Jenna Marbles — The entire concept that someone could become YouTube famous for a series of personal video blog entries was pretty much pioneered by Jenna Marbles back in 2010. Before her, it was just that “Leave Britney Alone!” guy. Now with nearly 14 million YouTube subscribers, Jenna has just recently posted her 200th video.
Zay Zay Fredericks — The next Jenna Marbles might be this kid named Zay Zay; he is 7 and brother Jojo is five. The Fredericks boys got their start on AwesomenessTV, and now Zay Zay has his own YouTube channel with a mere 44,000 subscribers. But he’s working hard to bump that number up. “Come on, subscribe to my channel. I’m cute!”
HolaSoyGerman — German Garmendia is a fast-talking 23-year-old Chilean dude spitting out funny videos in Spanish. His style appears to be part John Leguizamo, part Robin Williams, and part Borat — all in Spanish. No wonder he has racked up nearly 19 million subscribers on his YouTube channel.
PrankvsPrank — When a boy meets a girl and they both like prank videos, things can get out of hand quick. And when they post those videos to YouTube as the PrankvsPrank channel, they can draw nearly 6 million subscribers. This is what Punk’d would probably have been like if Ashton Kutcher was dating a girl his age.
The Lifestyle VLoggers
Lauren Luke —Uploading make-up tutorials to her YouTube channel, Panacea81, Lauren Luke has gone way more than viral. She has parlayed her 500,000 subscribers into a makeup deal with Sephora and now she’s writing a book.

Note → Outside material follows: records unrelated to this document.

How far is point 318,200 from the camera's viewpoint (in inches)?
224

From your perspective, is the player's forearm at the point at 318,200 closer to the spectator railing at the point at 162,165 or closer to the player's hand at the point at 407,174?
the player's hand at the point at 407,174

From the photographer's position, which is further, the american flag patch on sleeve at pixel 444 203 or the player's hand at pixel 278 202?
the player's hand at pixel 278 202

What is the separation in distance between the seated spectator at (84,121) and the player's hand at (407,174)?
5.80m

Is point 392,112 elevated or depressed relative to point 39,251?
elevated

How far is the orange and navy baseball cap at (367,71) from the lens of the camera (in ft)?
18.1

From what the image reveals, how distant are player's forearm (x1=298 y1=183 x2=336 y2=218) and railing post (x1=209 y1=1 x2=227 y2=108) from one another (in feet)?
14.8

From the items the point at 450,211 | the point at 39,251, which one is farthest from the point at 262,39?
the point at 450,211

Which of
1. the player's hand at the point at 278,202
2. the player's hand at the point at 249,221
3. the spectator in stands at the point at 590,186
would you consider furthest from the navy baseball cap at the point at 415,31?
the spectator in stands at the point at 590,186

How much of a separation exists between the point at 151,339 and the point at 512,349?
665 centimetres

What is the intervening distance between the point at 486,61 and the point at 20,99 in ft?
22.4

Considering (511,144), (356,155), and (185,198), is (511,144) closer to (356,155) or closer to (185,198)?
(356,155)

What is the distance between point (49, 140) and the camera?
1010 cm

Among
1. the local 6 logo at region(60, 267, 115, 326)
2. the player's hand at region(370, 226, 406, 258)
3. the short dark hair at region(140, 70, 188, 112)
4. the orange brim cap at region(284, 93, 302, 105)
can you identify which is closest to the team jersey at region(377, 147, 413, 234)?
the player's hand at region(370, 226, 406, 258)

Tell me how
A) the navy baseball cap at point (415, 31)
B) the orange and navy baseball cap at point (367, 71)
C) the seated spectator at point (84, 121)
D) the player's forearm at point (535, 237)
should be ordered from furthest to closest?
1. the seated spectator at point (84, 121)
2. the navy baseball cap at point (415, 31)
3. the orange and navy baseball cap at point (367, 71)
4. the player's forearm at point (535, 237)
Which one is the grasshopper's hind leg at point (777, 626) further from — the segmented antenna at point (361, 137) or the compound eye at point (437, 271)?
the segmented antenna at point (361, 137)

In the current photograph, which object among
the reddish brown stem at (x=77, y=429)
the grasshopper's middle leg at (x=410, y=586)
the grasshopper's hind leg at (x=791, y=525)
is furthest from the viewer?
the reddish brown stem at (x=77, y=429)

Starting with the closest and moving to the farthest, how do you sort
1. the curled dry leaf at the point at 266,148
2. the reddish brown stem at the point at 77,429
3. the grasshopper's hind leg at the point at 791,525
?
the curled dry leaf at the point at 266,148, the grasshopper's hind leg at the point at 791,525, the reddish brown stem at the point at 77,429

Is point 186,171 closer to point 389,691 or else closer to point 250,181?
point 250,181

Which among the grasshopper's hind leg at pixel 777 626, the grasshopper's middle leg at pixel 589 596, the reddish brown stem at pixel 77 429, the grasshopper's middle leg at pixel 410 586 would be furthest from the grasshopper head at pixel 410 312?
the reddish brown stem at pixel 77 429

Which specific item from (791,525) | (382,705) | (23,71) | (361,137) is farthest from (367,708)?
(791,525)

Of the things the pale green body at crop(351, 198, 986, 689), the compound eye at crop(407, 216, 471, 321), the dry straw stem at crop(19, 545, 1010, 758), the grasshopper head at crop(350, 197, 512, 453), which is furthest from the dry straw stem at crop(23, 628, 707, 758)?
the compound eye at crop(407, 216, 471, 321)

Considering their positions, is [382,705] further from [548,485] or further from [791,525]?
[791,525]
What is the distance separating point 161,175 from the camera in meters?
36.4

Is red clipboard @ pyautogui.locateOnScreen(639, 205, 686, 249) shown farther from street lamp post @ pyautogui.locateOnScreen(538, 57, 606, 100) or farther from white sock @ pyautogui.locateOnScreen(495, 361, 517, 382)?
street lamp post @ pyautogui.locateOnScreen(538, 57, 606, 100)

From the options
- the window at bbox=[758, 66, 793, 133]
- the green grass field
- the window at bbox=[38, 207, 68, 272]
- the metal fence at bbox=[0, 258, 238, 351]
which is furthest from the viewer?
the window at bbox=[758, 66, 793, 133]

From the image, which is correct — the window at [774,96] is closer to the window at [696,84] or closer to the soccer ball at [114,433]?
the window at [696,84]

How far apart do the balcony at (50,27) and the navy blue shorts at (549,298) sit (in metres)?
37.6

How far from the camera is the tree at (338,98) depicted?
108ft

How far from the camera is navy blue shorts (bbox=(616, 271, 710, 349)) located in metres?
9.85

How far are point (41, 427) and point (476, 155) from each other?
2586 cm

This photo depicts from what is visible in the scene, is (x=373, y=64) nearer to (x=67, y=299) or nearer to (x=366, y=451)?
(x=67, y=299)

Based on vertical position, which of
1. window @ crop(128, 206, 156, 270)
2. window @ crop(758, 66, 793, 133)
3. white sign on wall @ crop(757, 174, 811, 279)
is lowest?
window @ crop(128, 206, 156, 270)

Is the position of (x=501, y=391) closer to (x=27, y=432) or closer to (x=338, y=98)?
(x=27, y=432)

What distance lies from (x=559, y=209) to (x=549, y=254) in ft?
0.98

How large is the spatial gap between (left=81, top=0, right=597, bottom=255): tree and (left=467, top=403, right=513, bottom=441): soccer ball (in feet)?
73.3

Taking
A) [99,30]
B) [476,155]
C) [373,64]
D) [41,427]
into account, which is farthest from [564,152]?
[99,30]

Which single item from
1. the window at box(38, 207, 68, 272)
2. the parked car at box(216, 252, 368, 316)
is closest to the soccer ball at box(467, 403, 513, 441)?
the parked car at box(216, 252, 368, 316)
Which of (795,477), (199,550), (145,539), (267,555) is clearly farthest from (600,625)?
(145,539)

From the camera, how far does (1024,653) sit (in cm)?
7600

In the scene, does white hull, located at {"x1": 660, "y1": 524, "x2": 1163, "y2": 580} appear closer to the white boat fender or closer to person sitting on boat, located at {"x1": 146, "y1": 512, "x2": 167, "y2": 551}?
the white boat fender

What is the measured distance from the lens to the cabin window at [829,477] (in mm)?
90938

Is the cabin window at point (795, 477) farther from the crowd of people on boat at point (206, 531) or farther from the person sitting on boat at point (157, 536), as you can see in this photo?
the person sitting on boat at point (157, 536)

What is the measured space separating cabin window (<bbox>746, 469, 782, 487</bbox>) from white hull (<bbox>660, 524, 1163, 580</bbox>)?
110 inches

Teala Dunn — Starting from her channel on AwesomenessTV, Tealaxx2, Teala has nearly 400,000 subscribers, mostly Gen Z girls who are looking for her style tips, tours of her bedroom, and makeup tutorials. If you’re not the target demo, these videos can be touch to endure.
Michelle Phan — Ms. Phan’s videos, by contrast, are much more watchable and her following proves it: nearly 6.9 million subscribers to the MichellePhan channel. Her makeup and style guides have catapulted her into a deal with L’Oreal and the EM product line with 250 products.
You can see many more popular YouTube beauty stars here.
Cimorelli — Think about Cimorelli as an all-female Jackson 5, except there’s 6 of them. The singing sisters from southern California have made their name on YouTube, generated an ad endorsement from Subway, and nabbed a real record deal. Their YouTube channel, CimorelliTheBand, has accumulated 2.8 million subscribers.
Dave Days — Some people’s obsession with Miley Cyrus is unhealthy. For Dave Days, he’s translated his quirky obsession into pop tunes and 1.6 million YouTube subscribers.
Esmee Denters — She was just a normal girl from the Netherlands making music on YouTube. She covers songs by the likes of John Legend and has generated almost 250,000 subscribers to her channel, EsmeeDenters and a brief relationship with Interscope Records.
And just in case you’re wondering if these stars are just a flash in the pan? Remember that Justin Bieber’s career started on YouTube after he was discovered by Usher. Thanks, Usher.